Work item >> Each record must appear in the answer exactly as given.

:: Recorded data ::

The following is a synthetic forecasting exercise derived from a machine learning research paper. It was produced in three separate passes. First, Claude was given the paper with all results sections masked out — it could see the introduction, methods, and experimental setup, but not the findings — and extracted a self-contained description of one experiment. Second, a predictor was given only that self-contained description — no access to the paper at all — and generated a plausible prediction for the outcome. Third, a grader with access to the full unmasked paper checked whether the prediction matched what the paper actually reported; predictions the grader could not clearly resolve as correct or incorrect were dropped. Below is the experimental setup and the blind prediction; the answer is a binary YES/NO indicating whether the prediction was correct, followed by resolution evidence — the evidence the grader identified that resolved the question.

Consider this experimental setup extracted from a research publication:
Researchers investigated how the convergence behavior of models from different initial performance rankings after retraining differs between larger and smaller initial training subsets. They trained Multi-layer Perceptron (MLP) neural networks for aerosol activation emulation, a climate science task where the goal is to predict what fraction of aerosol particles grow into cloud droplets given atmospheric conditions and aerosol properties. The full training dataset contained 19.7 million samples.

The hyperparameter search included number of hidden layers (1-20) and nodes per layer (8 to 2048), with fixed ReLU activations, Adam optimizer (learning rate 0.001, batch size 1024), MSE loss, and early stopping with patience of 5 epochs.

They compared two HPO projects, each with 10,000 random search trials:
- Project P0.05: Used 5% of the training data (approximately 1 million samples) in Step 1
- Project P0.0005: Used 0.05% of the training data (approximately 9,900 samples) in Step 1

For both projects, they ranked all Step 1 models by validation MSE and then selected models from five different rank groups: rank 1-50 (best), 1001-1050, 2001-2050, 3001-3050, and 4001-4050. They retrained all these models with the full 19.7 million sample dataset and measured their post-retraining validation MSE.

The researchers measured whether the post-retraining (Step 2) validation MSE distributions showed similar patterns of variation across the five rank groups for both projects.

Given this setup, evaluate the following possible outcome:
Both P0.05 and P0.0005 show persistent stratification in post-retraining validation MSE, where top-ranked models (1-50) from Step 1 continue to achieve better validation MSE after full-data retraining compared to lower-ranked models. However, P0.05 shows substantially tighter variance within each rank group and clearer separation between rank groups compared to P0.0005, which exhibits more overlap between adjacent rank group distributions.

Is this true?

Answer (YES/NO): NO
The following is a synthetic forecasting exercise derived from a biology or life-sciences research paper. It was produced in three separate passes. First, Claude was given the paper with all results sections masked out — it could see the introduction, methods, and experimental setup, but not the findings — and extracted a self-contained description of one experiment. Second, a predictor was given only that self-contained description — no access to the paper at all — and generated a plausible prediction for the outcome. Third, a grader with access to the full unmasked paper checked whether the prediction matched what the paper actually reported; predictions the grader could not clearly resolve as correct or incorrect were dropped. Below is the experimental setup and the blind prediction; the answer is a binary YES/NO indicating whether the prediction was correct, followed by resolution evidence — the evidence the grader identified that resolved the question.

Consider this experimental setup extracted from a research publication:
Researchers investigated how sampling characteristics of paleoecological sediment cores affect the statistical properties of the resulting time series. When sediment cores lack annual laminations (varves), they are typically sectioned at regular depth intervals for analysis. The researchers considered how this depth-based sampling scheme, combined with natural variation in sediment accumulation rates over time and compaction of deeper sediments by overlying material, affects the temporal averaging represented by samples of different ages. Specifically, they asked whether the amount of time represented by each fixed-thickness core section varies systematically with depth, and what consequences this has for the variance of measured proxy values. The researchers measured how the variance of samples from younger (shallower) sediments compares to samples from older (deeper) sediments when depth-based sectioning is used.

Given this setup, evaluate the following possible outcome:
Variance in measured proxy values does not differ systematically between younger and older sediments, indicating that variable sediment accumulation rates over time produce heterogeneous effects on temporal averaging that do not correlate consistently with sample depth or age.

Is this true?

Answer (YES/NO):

:::

Solved exercise >>
The following is a synthetic forecasting exercise derived from a machine learning research paper. It was produced in three separate passes. First, Claude was given the paper with all results sections masked out — it could see the introduction, methods, and experimental setup, but not the findings — and extracted a self-contained description of one experiment. Second, a predictor was given only that self-contained description — no access to the paper at all — and generated a plausible prediction for the outcome. Third, a grader with access to the full unmasked paper checked whether the prediction matched what the paper actually reported; predictions the grader could not clearly resolve as correct or incorrect were dropped. Below is the experimental setup and the blind prediction; the answer is a binary YES/NO indicating whether the prediction was correct, followed by resolution evidence — the evidence the grader identified that resolved the question.

Consider this experimental setup extracted from a research publication:
Researchers investigated how the convergence behavior of models from different initial performance rankings after retraining differs between larger and smaller initial training subsets. They trained Multi-layer Perceptron (MLP) neural networks for aerosol activation emulation, a climate science task where the goal is to predict what fraction of aerosol particles grow into cloud droplets given atmospheric conditions and aerosol properties. The full training dataset contained 19.7 million samples.

The hyperparameter search included number of hidden layers (1-20) and nodes per layer (8 to 2048), with fixed ReLU activations, Adam optimizer (learning rate 0.001, batch size 1024), MSE loss, and early stopping with patience of 5 epochs.

They compared two HPO projects, each with 10,000 random search trials:
- Project P0.05: Used 5% of the training data (approximately 1 million samples) in Step 1
- Project P0.0005: Used 0.05% of the training data (approximately 9,900 samples) in Step 1

For both projects, they ranked all Step 1 models by validation MSE and then selected models from five different rank groups: rank 1-50 (best), 1001-1050, 2001-2050, 3001-3050, and 4001-4050. They retrained all these models with the full 19.7 million sample dataset and measured their post-retraining validation MSE.

The researchers measured whether the post-retraining (Step 2) validation MSE distributions showed similar patterns of variation across the five rank groups for both projects.

Given this setup, evaluate the following possible outcome:
Both P0.05 and P0.0005 show persistent stratification in post-retraining validation MSE, where top-ranked models (1-50) from Step 1 continue to achieve better validation MSE after full-data retraining compared to lower-ranked models. However, P0.05 shows substantially tighter variance within each rank group and clearer separation between rank groups compared to P0.0005, which exhibits more overlap between adjacent rank group distributions.

Is this true?

Answer (YES/NO): NO
The following is a synthetic forecasting exercise derived from a biology or life-sciences research paper. It was produced in three separate passes. First, Claude was given the paper with all results sections masked out — it could see the introduction, methods, and experimental setup, but not the findings — and extracted a self-contained description of one experiment. Second, a predictor was given only that self-contained description — no access to the paper at all — and generated a plausible prediction for the outcome. Third, a grader with access to the full unmasked paper checked whether the prediction matched what the paper actually reported; predictions the grader could not clearly resolve as correct or incorrect were dropped. Below is the experimental setup and the blind prediction; the answer is a binary YES/NO indicating whether the prediction was correct, followed by resolution evidence — the evidence the grader identified that resolved the question.

Consider this experimental setup extracted from a research publication:
Researchers investigated how sampling characteristics of paleoecological sediment cores affect the statistical properties of the resulting time series. When sediment cores lack annual laminations (varves), they are typically sectioned at regular depth intervals for analysis. The researchers considered how this depth-based sampling scheme, combined with natural variation in sediment accumulation rates over time and compaction of deeper sediments by overlying material, affects the temporal averaging represented by samples of different ages. Specifically, they asked whether the amount of time represented by each fixed-thickness core section varies systematically with depth, and what consequences this has for the variance of measured proxy values. The researchers measured how the variance of samples from younger (shallower) sediments compares to samples from older (deeper) sediments when depth-based sectioning is used.

Given this setup, evaluate the following possible outcome:
Variance in measured proxy values does not differ systematically between younger and older sediments, indicating that variable sediment accumulation rates over time produce heterogeneous effects on temporal averaging that do not correlate consistently with sample depth or age.

Is this true?

Answer (YES/NO):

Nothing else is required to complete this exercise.